Do bees need beekeepers?
You may as well ask whether snakes need trampolines!
First of all, let’s consider some aspects of the biology of these amazing organisms. Along with sawflies, wasps and ants, bees form part of the order Hymenoptera, one of the largest groups of insects. One could call bees the ‘vegans of the wasp world’; they have remained largely unchanged for millions of years – it is difficult to improve upon perfection!
They may be invertebrates, but bees exhibit more similarities to higher mammals than you may think. Male and female genders are represented by the drones and queen respectively. Female mammals produce milk to nourish their young, and likewise worker bees secrete a ‘milky’ substance called royal jelly from their hypopharyngeal glands which is fed directly to the larvae. Mammals can maintain a stable body temperature higher than their surrounding environment (typically around 36-39.4oC) by regulating metabolic processes. Similarly, by disconnecting their wings from the flight muscles, bees are able to utilize these muscles to generate metabolic heat, in order to maintain the interior of the hive at an optimal temperature of approximately 35oC. Mammals possess a uterus, in which the future generation can develop in a safe and controlled environment, and bees accomplish a similar feat through the use of individual cells in the brood chamber, which provide ideal conditions for the growth of larvae. Some mammals have developed sophisticated methods of communication; bees use the ‘waggle dance’ to impart precise details of the location of an abundant source of food to other foragers.

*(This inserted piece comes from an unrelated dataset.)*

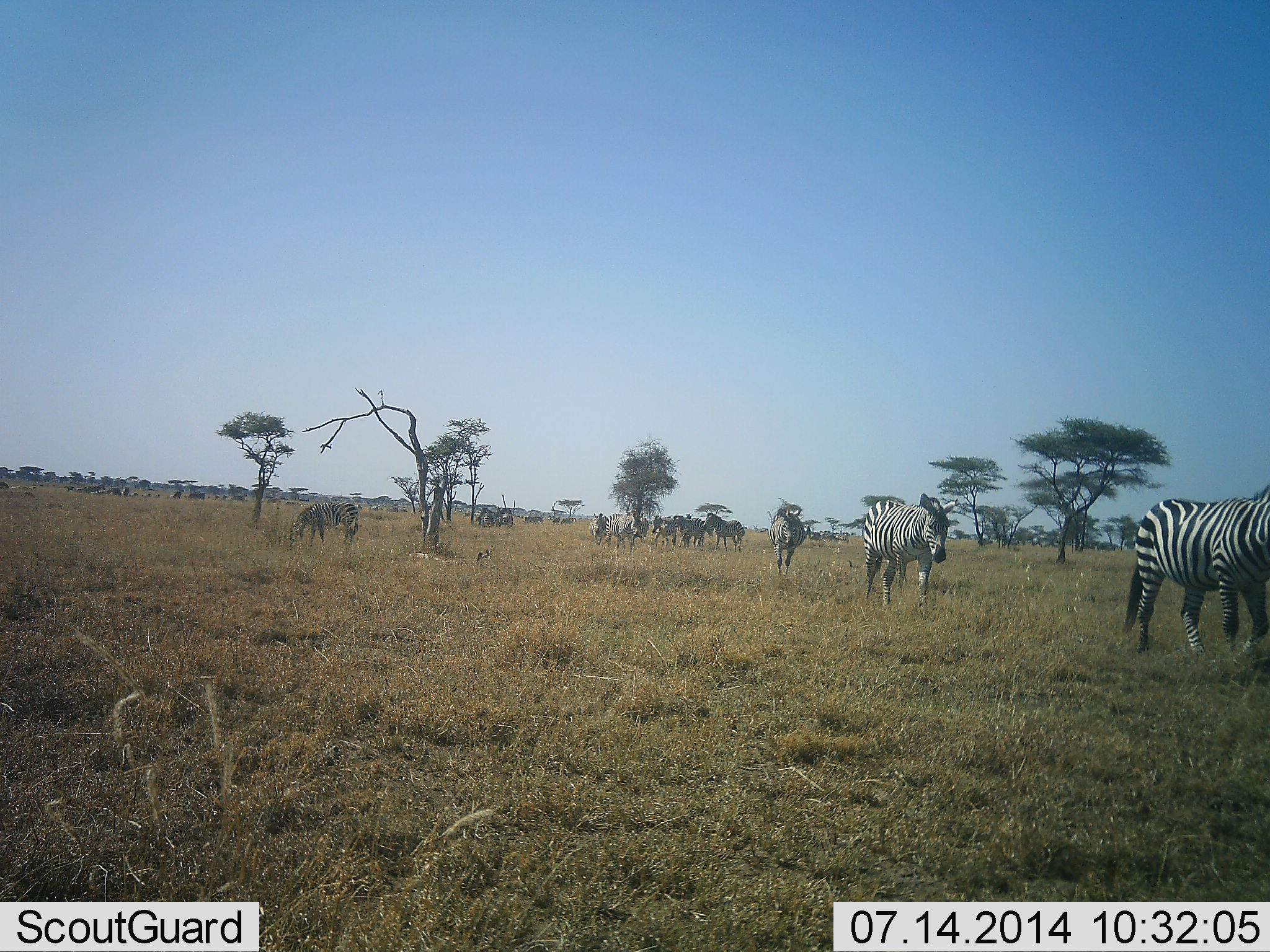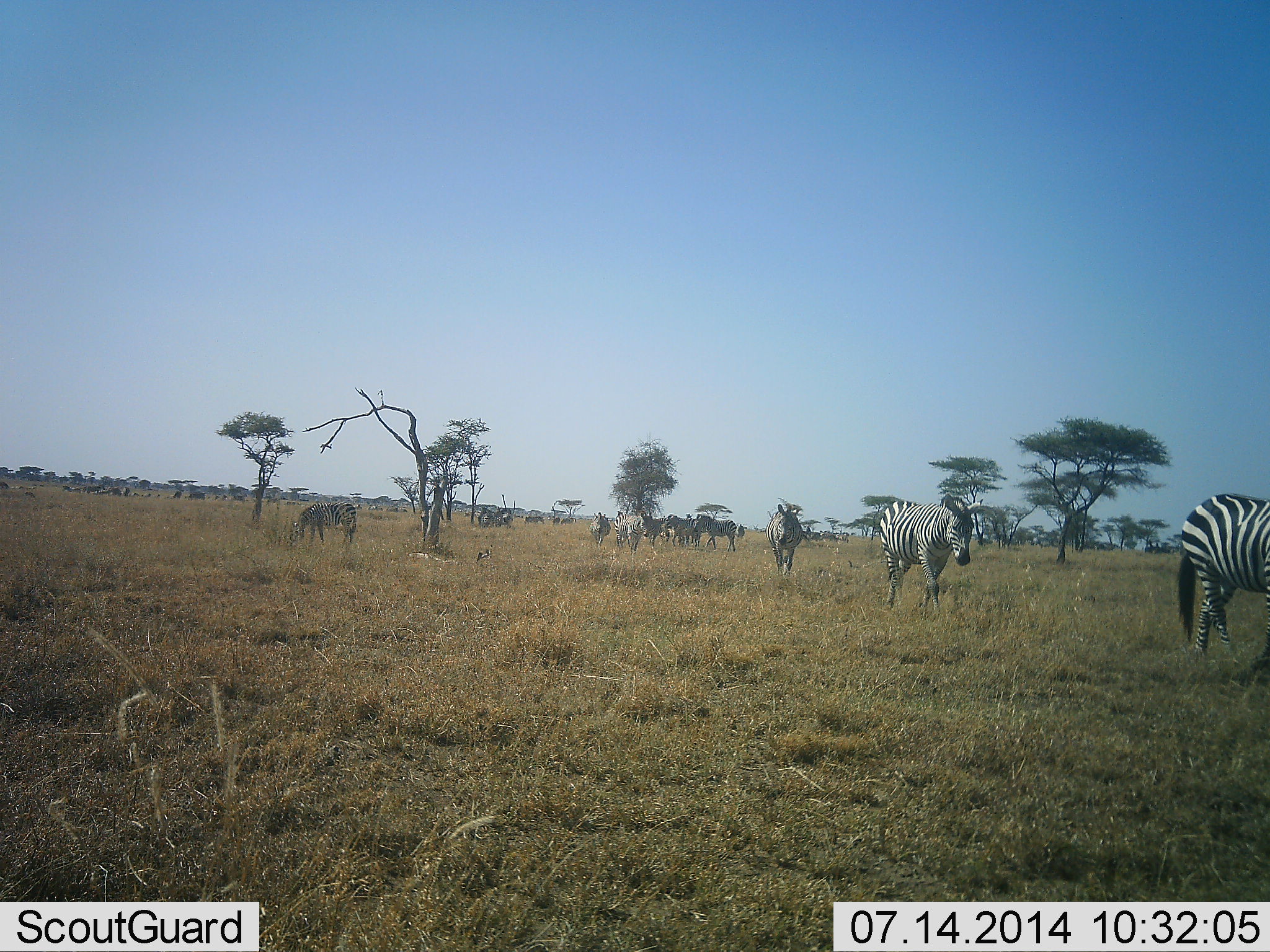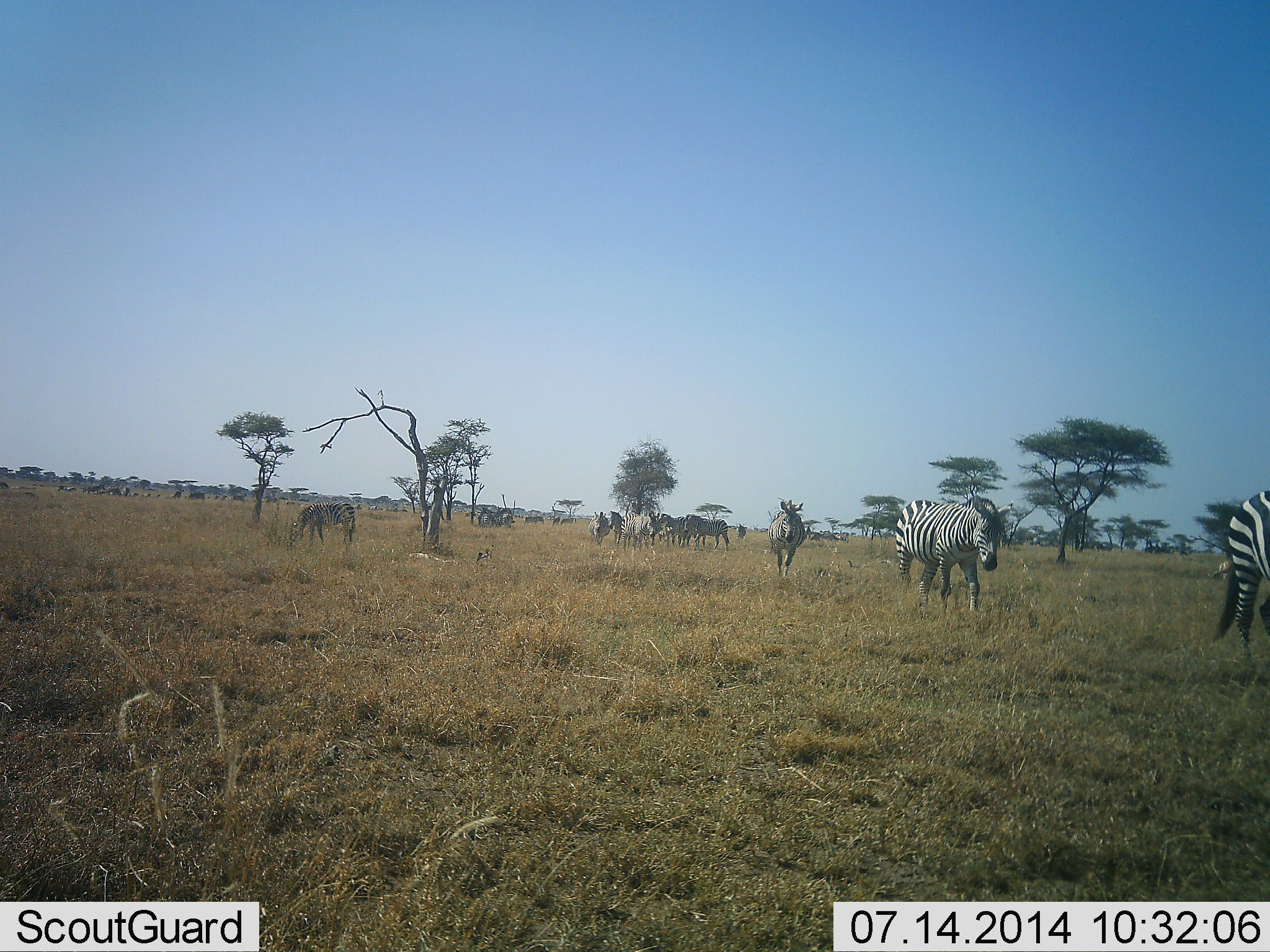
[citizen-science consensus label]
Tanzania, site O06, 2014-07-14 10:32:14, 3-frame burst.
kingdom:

In addition, bees have a highly organized and specialized social structure. They produce honey as a reserve source of energy to be consumed in winter or when there is a dearth of nectar or poor environmental conditions preclude foraging activity. Pollen is also collected and stored as ‘bee bread’ which provides protein for brood development.
With more than four humans born every second, the world’s population is growing at an extraordinary rate – and so is the amount of food required to feed us all. One in three mouthfuls of food consumed by mankind relies on pollination by bees, and hence these industrious insects have assumed far greater importance than ever before.

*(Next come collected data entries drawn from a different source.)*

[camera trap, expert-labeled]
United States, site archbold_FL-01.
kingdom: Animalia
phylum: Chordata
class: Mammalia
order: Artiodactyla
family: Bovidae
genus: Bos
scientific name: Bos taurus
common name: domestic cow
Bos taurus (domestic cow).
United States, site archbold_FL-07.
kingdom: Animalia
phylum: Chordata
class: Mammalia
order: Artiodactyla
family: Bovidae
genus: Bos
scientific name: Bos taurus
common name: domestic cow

Colony collapse disorder is a phenomenon in which all but a few bees leave the hive and disappear. Although well documented in the history of apiculture, this syndrome has become increasingly prevalent in recent years and now poses a serious threat, not only to honey bee colonies around the world, but also to agriculture that is dependent upon the bees for pollination. Regional decline in honey bee numbers has been reported to be in excess of 50%. To date, no definitive causes have been identified, but likely suspects include chemicals such as neonicotinoids and diseases transferred from the parasitic bee mite, Varroa destructor.
Whether your beliefs are founded upon evolution or creationism, the simple fact is that bees have been around for a very long time, and we need them much more than they need us.